And it's pretty miserable honestly. They're arguing that banning AI would be ablist and classist which Sure Is A Hell Of A Take. Especially claiming it's classist, given that AI works by hoovering up the work of large numbers of not-elite creators to be juice for technologies owned by the top end of society's elites. Their argument that it creates accessibility equally feels crap, because the main publishing costs that can be reduced by AI use are things like cover art, which ends up being "making things accessible" to indie writers by taking work away from indie artists.

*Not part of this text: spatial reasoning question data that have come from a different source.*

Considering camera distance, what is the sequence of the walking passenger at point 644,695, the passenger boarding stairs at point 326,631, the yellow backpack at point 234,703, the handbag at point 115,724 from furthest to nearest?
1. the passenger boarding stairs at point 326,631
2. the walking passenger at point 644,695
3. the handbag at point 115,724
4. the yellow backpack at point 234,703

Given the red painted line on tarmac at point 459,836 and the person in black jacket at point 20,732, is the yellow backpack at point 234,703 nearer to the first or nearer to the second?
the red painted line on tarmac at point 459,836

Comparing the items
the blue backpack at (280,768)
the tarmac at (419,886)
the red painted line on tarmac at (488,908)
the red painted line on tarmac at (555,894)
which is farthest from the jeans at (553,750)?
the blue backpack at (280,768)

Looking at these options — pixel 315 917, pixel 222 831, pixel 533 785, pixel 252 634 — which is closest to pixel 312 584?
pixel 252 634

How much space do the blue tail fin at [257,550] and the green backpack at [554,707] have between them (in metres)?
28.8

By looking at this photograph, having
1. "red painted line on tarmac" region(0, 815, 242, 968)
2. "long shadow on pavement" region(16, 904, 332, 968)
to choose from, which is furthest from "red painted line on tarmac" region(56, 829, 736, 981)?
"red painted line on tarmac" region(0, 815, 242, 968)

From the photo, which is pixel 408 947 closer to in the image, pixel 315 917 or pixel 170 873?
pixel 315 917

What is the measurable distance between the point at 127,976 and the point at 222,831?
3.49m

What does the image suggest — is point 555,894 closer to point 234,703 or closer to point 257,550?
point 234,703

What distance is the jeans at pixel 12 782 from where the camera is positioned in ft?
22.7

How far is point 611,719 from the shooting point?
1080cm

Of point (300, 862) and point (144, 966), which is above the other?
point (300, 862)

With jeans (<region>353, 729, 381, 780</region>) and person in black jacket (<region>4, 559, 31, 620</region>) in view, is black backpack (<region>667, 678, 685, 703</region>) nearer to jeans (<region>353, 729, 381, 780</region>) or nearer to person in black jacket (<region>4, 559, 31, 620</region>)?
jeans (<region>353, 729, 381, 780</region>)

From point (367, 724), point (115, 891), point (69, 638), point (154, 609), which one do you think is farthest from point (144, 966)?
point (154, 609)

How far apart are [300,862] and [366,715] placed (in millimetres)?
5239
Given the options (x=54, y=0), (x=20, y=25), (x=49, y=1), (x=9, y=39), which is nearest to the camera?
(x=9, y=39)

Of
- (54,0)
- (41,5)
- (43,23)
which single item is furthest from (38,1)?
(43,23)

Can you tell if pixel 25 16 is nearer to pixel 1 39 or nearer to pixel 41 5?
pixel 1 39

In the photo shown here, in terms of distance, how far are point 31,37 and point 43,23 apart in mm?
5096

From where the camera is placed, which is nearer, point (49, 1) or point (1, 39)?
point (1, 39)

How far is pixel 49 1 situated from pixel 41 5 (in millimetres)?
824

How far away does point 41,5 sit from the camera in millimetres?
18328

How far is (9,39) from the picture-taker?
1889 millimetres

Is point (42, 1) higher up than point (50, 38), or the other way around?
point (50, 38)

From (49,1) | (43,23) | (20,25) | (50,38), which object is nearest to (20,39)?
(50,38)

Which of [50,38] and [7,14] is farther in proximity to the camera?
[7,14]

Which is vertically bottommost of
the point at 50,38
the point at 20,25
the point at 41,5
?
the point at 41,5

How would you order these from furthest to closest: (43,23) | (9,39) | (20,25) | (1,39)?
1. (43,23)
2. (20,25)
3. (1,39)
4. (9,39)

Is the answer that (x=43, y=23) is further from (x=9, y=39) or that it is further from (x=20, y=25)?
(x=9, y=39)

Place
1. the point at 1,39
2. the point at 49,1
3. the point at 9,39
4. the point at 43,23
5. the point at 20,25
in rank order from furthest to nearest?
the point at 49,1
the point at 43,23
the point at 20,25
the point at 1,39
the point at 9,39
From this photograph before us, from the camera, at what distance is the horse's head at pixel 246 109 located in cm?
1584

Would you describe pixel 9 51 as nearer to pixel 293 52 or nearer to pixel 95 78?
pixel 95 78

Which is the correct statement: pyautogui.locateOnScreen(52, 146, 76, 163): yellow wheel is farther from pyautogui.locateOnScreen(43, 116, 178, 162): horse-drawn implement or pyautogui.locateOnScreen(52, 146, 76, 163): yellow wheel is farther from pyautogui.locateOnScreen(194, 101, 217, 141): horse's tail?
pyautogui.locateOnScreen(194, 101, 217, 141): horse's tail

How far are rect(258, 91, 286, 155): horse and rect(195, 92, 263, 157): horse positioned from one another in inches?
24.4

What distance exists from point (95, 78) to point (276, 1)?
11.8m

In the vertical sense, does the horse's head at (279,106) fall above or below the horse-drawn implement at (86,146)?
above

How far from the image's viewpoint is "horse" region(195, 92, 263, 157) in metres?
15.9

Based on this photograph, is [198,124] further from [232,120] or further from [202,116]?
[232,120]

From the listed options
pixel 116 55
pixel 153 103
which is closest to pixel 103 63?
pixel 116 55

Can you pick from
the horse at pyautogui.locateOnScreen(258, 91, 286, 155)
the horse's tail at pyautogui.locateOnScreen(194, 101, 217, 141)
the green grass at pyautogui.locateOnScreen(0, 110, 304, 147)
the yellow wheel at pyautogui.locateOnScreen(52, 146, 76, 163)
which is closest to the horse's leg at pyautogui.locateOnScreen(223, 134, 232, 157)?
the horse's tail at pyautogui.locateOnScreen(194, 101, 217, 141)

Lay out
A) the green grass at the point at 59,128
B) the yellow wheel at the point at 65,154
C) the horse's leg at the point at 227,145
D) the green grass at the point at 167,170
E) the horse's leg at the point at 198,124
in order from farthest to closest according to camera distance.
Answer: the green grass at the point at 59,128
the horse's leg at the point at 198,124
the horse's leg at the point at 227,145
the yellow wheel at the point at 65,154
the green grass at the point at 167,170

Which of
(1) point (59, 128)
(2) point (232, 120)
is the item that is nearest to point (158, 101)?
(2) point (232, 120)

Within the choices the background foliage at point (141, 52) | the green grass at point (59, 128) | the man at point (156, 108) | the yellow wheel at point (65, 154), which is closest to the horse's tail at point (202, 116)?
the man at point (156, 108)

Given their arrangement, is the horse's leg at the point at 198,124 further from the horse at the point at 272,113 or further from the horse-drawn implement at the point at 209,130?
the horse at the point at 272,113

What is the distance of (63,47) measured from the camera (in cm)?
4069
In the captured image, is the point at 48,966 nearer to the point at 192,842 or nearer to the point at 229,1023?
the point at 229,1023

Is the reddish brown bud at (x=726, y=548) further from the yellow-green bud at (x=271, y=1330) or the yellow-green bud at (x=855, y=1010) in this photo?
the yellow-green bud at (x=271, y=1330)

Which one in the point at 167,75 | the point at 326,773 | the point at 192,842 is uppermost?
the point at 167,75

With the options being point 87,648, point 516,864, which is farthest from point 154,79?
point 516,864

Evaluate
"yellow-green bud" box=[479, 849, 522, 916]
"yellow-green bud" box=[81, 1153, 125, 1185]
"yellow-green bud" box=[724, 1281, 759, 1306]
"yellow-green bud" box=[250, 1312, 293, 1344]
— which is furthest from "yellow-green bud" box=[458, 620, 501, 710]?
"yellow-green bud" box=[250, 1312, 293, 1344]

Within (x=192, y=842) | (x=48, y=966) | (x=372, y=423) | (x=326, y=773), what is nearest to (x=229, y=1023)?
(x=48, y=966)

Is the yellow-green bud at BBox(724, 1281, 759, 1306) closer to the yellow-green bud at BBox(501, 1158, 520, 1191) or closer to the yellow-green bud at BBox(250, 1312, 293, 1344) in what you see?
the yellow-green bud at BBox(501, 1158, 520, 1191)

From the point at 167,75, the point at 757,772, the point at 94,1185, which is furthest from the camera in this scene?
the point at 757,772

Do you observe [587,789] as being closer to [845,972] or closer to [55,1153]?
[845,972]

Then there's the ableism bit. Now, I think that one of the more valid uses for AI (though I'm jury out on whether it's worth the heavy costs of development) is accessibility: producing rough summaries and text transcriptions or loose frameworks in a case where you're then going to edit and fill them out, or for producing written descriptions of images for blind folks if nobody else has bothered to do it. That said, that's not what NaNoWriMo are doing here - they're making it pretty clear that they're blanket OK with AI writing, which means AI for core text production and plot-writing is in there too. That is not something AI is good at, and claiming disabled folks can't do it feels really infantilising.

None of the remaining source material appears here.